# EXTRACTED TEXT
Pauline George was 50 years old, a mother to two children and a friend to many.
"She was described as a nice woman, good woman, good family. Lived in an upper middle class neighborhood, certainly not a place you would expect something like this to happen," said Knox County Sheriff's Office Cold Case Chief Investigator David Davenport.
A seemingly happy, ordinary life that ended in violence. On March 7, 1991, Pauline was murdered inside her Luscombe Drive home in Knox County.
“She went to work, came home, she had a dinner date with her boyfriend who was a fireman,” said Davenport. “He arrived somewhere around 5 o’clock and she didn’t answer the door and he became concerned."
George’s boyfriend, Jack Lane entered the house to find lying dead on the basement floor.
“Multiple, multiple stab wounds, from stabbing and slicing,” said Davenport. “She put up a good fight.”
No murder weapon was found, and no one was ever charged in the crime.
Today, her case joins dozens of others in the Cold Case Unit at the Knox County Sheriff’s Office. Cold Case Chief Investigator David Davenport has years of experience. He has served as a TBI agent, state trooper and sheriff in Jefferson County.
“This was one that we put the solvability factor up high because we had a number of suspects,” he said. “Unfortunately, today we haven’t solved it yet, but I’ve been over it several times and am still going over it.”
It was the first case that KCSO ever ordered DNA testing for. Results were inconclusive.
“You don’t know how many of the samples came from investigators, or ambulance drivers. DNA was in its infancy. There wasn’t the caretaking to collect the samples in ’91 that there is today,” said Davenport.
George was divorced and lived alone. She worked an administrative position at Parkwest Hospital.
There were no signs of sexual assault. Her purse and its contents were strewn across her bed, but it was unclear if she had been robbed.
“It appears that it started at the front door, that she had either let someone in or someone knocked on the door then proceeded downstairs where she was stabbed numerous times,” said Davenport.

# TASK REQUIREMENTS
(1) Answer these from the article about Pauline George's murder:
(a) On what date was she killed?
(b) Where did she work?
(c) What three jobs has David Davenport held before the Cold Case Unit?
(2) In the Pauline George article, copy the part that begins with the words containing "Today, her case" and ends with "in Jefferson County.".
(3) Carry on the article about Pauline George's murder from the point where it stops.
You can set the listing aside for this work.

# DATASET RECORDS

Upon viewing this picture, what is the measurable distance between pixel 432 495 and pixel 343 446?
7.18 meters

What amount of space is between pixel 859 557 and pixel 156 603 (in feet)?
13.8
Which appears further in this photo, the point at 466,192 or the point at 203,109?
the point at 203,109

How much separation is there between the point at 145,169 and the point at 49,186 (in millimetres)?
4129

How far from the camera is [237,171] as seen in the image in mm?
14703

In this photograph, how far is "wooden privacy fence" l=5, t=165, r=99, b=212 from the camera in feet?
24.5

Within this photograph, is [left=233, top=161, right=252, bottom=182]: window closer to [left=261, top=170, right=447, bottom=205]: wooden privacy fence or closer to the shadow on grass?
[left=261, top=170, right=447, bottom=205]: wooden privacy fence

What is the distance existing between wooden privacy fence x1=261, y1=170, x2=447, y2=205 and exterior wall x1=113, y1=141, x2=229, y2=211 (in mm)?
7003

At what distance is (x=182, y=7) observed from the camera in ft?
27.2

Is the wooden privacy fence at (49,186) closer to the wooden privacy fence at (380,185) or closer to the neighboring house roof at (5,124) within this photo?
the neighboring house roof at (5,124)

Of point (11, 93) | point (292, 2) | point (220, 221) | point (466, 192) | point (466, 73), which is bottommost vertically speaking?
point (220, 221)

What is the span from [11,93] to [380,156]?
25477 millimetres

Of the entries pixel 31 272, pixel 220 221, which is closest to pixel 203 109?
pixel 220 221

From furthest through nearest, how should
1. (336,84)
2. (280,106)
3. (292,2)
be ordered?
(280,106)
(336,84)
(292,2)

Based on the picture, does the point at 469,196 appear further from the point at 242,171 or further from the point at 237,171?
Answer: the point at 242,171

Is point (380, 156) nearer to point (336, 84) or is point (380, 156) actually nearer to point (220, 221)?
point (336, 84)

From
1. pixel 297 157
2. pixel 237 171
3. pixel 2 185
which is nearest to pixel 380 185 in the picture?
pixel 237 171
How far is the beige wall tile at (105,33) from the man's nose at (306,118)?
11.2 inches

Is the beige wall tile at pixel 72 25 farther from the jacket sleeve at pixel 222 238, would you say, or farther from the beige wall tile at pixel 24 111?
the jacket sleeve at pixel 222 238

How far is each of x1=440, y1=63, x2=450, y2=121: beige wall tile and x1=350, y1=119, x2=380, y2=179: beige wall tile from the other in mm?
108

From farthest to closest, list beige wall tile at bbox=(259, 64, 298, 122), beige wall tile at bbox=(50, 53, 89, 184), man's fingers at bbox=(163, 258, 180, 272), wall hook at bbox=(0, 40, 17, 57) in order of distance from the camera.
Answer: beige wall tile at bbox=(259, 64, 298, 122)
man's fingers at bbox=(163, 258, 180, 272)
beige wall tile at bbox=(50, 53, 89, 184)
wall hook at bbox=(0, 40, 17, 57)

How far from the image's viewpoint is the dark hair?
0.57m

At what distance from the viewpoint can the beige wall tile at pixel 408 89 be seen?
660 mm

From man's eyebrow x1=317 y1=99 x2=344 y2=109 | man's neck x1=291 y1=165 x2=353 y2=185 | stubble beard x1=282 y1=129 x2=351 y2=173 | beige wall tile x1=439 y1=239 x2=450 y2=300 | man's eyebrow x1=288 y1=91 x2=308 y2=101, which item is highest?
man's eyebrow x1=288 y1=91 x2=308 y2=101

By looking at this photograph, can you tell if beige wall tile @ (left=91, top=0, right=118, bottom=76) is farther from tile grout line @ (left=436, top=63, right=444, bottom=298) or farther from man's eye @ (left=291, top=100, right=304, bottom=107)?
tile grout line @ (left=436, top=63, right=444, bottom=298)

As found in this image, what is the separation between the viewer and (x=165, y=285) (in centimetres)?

# RESPONSES PER TASK
(1)
(a) March 7, 1991
(b) In an administrative position at Parkwest Hospital
(c) TBI agent, state trooper, and sheriff in Jefferson County

(2)
Today, her case joins dozens of others in the Cold Case Unit at the Knox County Sheriff’s Office. Cold Case Chief Investigator David Davenport has years of experience. He has served as a TBI agent, state trooper and sheriff in Jefferson County.

(3)
“She didn’t go downstairs, she was put downstairs. I’m talking either stabbed or knocked downstairs or she might have been retreating, trying to get away from somebody downstairs," he said.
Davenport is constantly re-examining cases like George’s. The "missing link" that keeps a case from getting solved is often people who have information they haven’t shared.
“You hope for two or three things, that maybe someone will get a twinge of conscience, or you hope who did it talks about it, and these people have a conscious and will talk to you," he said.
In previous cases, Davenport has even seen people confess murders on their death bed.
Right after George was slain, suspects ranged from friends to family.
“Because in most cases these things are someone close to you,” said Davenport.
The search for answers 25 years later is tedious; combing through pictures, documents and old interviews hoping something new will jump out.
“It’s like working a 1,000-piece puzzle with about 10 pieces missing,” said Davenport.
“You just keep going over and over it and aggravate somebody enough that they will come across and tell you something they haven’t told you before,” said Davenport.
While there has still been no arrest, time has revealed answers. Davenport has his eye on his next move.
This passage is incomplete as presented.